Nem mesmo a existência de uma punição mais severa tem conseguido frear os casos de violência contra os animais em Minas Gerais. No mês em que a Lei 14.064/2020 – apelidada de Lei Sansão, em homenagem ao pitbull que foi torturado e teve as patas traseiras decepadas – completa três anos, quase 11 animais são maltratados diariamente no estado, conforme balanço da Secretaria de Estado de Justiça e Segurança Pública (Sejusp).
As histórias se repetem nos mais variados pontos das cidades: animais famintos nas ruas ou confinados em espaços minúsculos. Abandonados à própria sorte, eles viram alvos fáceis de crueldade, como é o caso de 35 gatos de rua envenenados no Bairro Calafate, Região Oeste de Belo Horizonte, e da cadela Fila, morta no dia 17 de agosto, após ter sido amarrada em um carro e arrastada pelas ruas de Betim, na Região Metropolitana de Belo Horizonte.
A nova legislação, aprovada em 2020, alterou a Lei de Crimes Ambientais (9.605) e prevê de dois a cinco anos de prisão, multa e proibição de guarda para quem maltratar, ferir, abusar ou mutilar cães e gatos. Antes, a pena era detenção de até um ano. Na avaliação da advogada criminalista Maíra Garcia Dias, além de punir com mais rigor quem pratica esse tipo de crime, a mudança trouxe a segurança de que, ao denunciar os casos, o animal será resgatado e o agressor penalizado.
“Anteriormente, o suspeito permanecia impune e prosseguia com os maus-tratos”, destaca. Ela ressalta o papel do estado e município na criação de mecanismos de vigilância e políticas públicas de abrigo, cuidado e adoção, que viabilizem o cumprimento da lei. “É necessário que exista atuação do poder público no combate aos maus-tratos”, sinaliza.
Vista como um avanço importante na luta pelo bem-estar animal, na prática, a Lei Sansão ainda não trouxe reflexos significativos na diminuição de ocorrências de maus-tratos, conforme apontam especialistas e protetores de animais ouvidos pelo Estado de Minas. “A lei tem seu mérito, mas, se não for trabalhada de forma integrada, ela não se sustenta e não muda a realidade. Está banalizada. Não vemos muito resultado desta lei”, afirma Adriana Araújo, coordenadora do Movimento Mineiro pelos Direitos Animais.

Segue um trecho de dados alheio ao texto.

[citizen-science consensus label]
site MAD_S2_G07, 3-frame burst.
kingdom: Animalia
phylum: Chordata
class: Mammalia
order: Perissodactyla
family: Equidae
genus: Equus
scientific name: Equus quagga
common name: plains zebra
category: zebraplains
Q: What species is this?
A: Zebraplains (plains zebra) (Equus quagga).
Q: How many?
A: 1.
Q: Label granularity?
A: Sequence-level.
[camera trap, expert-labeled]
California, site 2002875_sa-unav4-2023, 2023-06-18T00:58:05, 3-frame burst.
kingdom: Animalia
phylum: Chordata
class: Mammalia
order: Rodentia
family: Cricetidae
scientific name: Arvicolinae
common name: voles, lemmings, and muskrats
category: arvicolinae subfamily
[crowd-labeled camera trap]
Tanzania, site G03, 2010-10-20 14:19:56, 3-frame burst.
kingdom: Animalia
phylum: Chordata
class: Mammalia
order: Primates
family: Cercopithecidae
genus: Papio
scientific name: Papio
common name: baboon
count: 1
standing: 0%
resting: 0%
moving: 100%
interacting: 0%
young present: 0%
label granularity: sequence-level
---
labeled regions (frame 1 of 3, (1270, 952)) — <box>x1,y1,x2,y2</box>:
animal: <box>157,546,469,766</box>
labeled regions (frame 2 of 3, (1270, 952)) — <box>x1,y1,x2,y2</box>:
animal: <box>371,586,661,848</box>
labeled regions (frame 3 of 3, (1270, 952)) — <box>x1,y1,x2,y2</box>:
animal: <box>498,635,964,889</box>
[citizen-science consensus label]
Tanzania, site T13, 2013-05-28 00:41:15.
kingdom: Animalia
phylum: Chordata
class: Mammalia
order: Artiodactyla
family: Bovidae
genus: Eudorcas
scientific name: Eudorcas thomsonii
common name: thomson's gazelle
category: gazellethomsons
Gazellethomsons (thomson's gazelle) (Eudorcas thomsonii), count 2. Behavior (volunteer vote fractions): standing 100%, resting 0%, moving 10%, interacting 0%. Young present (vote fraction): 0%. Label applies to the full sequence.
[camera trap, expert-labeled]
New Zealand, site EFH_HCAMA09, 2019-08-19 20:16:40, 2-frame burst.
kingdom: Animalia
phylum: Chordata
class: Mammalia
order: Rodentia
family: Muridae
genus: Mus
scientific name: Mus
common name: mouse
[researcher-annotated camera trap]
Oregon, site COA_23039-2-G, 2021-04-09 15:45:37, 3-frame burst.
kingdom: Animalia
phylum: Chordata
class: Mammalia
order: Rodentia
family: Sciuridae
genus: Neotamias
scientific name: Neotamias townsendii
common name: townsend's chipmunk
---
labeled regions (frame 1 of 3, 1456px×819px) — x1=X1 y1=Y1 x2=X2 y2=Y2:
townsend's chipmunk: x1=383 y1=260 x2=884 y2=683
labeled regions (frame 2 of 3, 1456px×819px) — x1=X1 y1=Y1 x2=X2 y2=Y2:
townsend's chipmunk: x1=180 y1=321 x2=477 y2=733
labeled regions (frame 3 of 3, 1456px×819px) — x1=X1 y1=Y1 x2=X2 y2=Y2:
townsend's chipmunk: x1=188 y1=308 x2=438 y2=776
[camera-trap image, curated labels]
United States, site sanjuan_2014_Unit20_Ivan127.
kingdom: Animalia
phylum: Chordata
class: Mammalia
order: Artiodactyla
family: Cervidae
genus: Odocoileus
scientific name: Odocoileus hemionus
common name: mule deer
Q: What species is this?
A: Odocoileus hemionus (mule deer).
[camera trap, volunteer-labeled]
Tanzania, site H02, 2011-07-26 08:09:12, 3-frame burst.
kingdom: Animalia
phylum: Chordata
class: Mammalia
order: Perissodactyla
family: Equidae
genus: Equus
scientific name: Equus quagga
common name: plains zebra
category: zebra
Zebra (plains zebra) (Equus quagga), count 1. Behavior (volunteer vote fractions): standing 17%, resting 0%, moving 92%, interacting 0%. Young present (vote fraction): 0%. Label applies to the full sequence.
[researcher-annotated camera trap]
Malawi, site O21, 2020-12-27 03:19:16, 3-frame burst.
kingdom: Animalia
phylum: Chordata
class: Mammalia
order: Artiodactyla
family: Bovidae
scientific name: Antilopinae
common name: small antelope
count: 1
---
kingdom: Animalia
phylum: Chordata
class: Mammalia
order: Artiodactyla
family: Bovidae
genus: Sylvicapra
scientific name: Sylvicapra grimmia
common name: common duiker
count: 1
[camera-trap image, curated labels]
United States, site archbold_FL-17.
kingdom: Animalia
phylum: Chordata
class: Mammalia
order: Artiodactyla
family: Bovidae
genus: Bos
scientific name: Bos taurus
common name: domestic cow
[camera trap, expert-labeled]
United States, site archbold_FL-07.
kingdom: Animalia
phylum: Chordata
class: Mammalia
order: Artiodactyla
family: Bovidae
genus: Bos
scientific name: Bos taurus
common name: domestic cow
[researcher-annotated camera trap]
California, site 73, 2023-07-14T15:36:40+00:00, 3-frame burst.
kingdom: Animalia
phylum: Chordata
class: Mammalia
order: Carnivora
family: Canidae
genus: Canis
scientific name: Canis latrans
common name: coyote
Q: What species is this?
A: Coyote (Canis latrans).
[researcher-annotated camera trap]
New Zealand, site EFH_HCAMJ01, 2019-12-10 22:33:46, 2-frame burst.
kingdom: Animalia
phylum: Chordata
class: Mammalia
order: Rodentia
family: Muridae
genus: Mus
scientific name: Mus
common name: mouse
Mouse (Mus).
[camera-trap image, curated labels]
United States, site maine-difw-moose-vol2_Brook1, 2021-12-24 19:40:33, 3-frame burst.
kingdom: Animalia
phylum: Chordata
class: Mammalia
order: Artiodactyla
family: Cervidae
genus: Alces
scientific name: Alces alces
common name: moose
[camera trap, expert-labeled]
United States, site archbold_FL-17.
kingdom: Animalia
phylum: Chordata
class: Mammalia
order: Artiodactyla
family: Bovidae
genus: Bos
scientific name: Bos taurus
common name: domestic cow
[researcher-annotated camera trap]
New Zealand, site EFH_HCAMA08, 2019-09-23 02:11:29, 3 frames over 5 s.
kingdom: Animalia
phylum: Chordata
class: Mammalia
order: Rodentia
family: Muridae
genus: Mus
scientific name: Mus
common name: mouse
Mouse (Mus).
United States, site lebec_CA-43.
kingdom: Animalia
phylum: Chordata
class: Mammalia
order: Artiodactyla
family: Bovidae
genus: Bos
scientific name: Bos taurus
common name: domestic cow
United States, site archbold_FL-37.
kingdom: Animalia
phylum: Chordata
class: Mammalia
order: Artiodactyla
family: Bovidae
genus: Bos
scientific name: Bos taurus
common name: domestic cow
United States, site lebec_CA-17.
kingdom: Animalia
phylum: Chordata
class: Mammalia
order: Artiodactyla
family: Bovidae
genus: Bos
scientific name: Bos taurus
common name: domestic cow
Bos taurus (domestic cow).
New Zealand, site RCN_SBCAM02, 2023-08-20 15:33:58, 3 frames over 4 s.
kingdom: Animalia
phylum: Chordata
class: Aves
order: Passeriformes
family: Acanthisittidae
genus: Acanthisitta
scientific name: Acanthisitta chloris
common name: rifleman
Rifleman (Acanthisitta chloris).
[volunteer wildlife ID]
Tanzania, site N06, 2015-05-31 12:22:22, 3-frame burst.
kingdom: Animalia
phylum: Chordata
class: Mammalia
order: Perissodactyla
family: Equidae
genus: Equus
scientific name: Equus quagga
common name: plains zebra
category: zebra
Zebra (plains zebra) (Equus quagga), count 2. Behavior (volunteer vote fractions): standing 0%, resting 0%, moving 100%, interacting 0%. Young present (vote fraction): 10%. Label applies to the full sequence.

A afirmação de Adriana tem embasamento estatístico: de janeiro a junho, registros de maus-tratos saltaram de 1.855 para 1.911, na comparação com o mesmo período de 2022, de acordo com dados da Sejusp. Por dia, o estado tem uma média de 10,6 ocorrências do tipo. Desde a criação da lei, em 2020, até hoje, os índices seguem estáveis: sem quedas ou crescimento expressivos.
O crime de maus-tratos vai desde abandono até manter o animal preso ou negar alimentação. Os animais de rua existem em maior número, mas são comuns casos de bichinhos abandonados por seus tutores dentro das próprias casas. “O abandono é o extremo, mas a falta de água e alimentação também são uma realidade, assim como a privação de cuidados veterinários e agressões físicas. Deixar o animal no sol, no frio, na chuva, sem abrigo”, aponta a coordenadora do Movimento Mineiro pelos Direitos Animais.
Segundo ela, a pandemia de COVID-19 fez disparar o abandono de cães e gatos. “Fecharam as castrações, os mutirões e os eventos de ação. Muita gente abandonando os animais. Nunca vi na minha vida tanta violência. Até hoje não retomamos o ritmo para podermos encaminhar os animais resgatados. A proteção animal está em colapso devido à quantidade de animais abandonados”, alerta.